Well that's a Panasonic only feature. Sony provides the option of using Vaio laptop as keyboard or your smartphone as keyboard.


----------



## ssk_the_gr8 (Sep 8, 2012)

not even samsung or lg?


----------



## randomuser111 (Sep 8, 2012)

^
ONLY Panasonic and Sony Google TV sets (not available in India)


----------



## ssk_the_gr8 (Sep 8, 2012)

Do i need to buy a stabilizer for my tv like v-guard etc. i have for my ac?


----------



## randomuser111 (Sep 8, 2012)

Its better if you do. Will make sure your TV runs proper and safe.
Which tv u going for?


----------



## ssk_the_gr8 (Sep 8, 2012)

will buy on tue or wed, right now ex650 is top choice but i really like the convenience of keyboard in panasonic 

Sony BRAVIA 40 inches Full HD LED KDL-40EX650 Television | Television | Flipkart.com

here the guy talks about sony keyboard... is it available?


----------



## aroraanant (Sep 8, 2012)

> Do i need to buy a stabilizer for my tv like v-guard etc. i have for my ac?


No....


----------



## ssk_the_gr8 (Sep 8, 2012)

help me decide guys....


----------



## randomuser111 (Sep 9, 2012)

Okay so there is an application called Remote Keyboard Lite by Sony which allows you to use any laptop ( Non Sony) as keyboard for your TV. Btw you don't wanna go Plasma ?
The logitech keyboard works with Panny plasmas too.


----------



## ssk_the_gr8 (Sep 9, 2012)

plasma is too power hungry for my liking....


----------



## randomuser111 (Sep 9, 2012)

Well then get the EX650.


----------



## ssk_the_gr8 (Sep 9, 2012)

randomuser111 said:


> Well then get the EX650.



you're not fanboying me into buying the ex650  ?

how much does sony's 2 year extended warranty cost? is it worth it? should i get it


----------



## randomuser111 (Sep 9, 2012)

^

Hahaha Do I really need to do that? 

You saw it with your own eyes that the EX650 has the superior picture. So there is no need for me to fanboy you into buying it 

Anyways the extended warranty is highly recommended just for peace of mind. It costs only 3000Rs. Whereas Samsung and LG charge more than 12k for it.


----------



## ssk_the_gr8 (Sep 9, 2012)

do i need a surge protector too along with the stabilizer?


----------



## randomuser111 (Sep 10, 2012)

^

Well, you know it's quite cheap anyway. So I'd say go for it. Also better safe than sorry


----------



## ssk_the_gr8 (Sep 10, 2012)

Should i get a costly belkin one or any other will do?

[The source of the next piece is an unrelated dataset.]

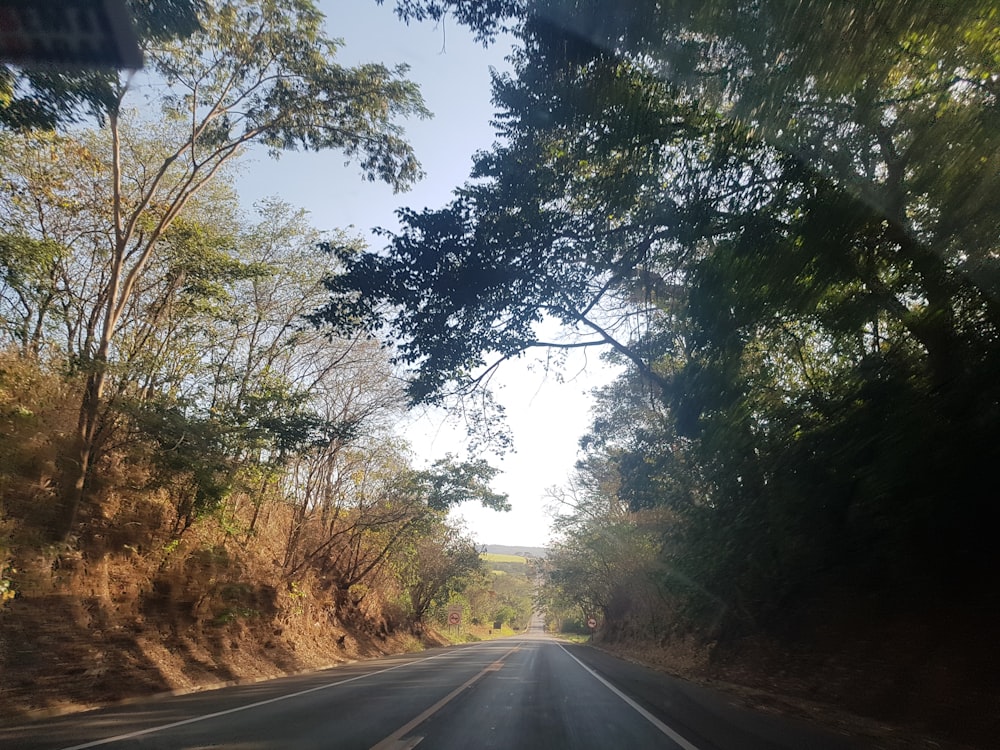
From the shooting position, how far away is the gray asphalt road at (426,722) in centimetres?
623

btw, i was planning to hook up my dvd player and use the tv speakers. But there's a second option of using my 9 year old philips music system. It has 4 speakers. Will i be able to connect it to the tv, and use it even when i'm watching DTH?


----------



## randomuser111 (Sep 10, 2012)

^
Belkin man! 

As for the second question I really can't answer it as I don't know what connections your hifi system has. Does it have Audio In ? If yes then you can connect it.


----------



## ssk_the_gr8 (Sep 10, 2012)

It has an Aux In L-R... so i guess it's good


----------



## randomuser111 (Sep 10, 2012)

^

Definitely


----------



## ssk_the_gr8 (Sep 12, 2012)

Ordered EX650 for 64k + wifi dongle for 2.9k + Videocon D2H HD for 2.89k (400 cash back, online offer) . Delivery tomorrow. Excited.


----------



## randomuser111 (Sep 12, 2012)

Awesome 

Waiting for your first impressions


----------



## ssk_the_gr8 (Sep 14, 2012)

Tv is connected to WiFi network. Phone is connected to WiFi network. Now how do I use Samsung allshare app to stream content?
How do I setup dlna?

Power cuts are common here. is the sudden switching off of the LCD harmful for it?
I read, some people are using Ups?


----------



## Akshay (Sep 18, 2012)

I got Samsung UAES5600 based on this thread  The clarity is awesome. Got it for Rs.62k (incl. wifi adopter). However, accessing web browser and youtube has been a problem so far though I can access media files on my PC.


----------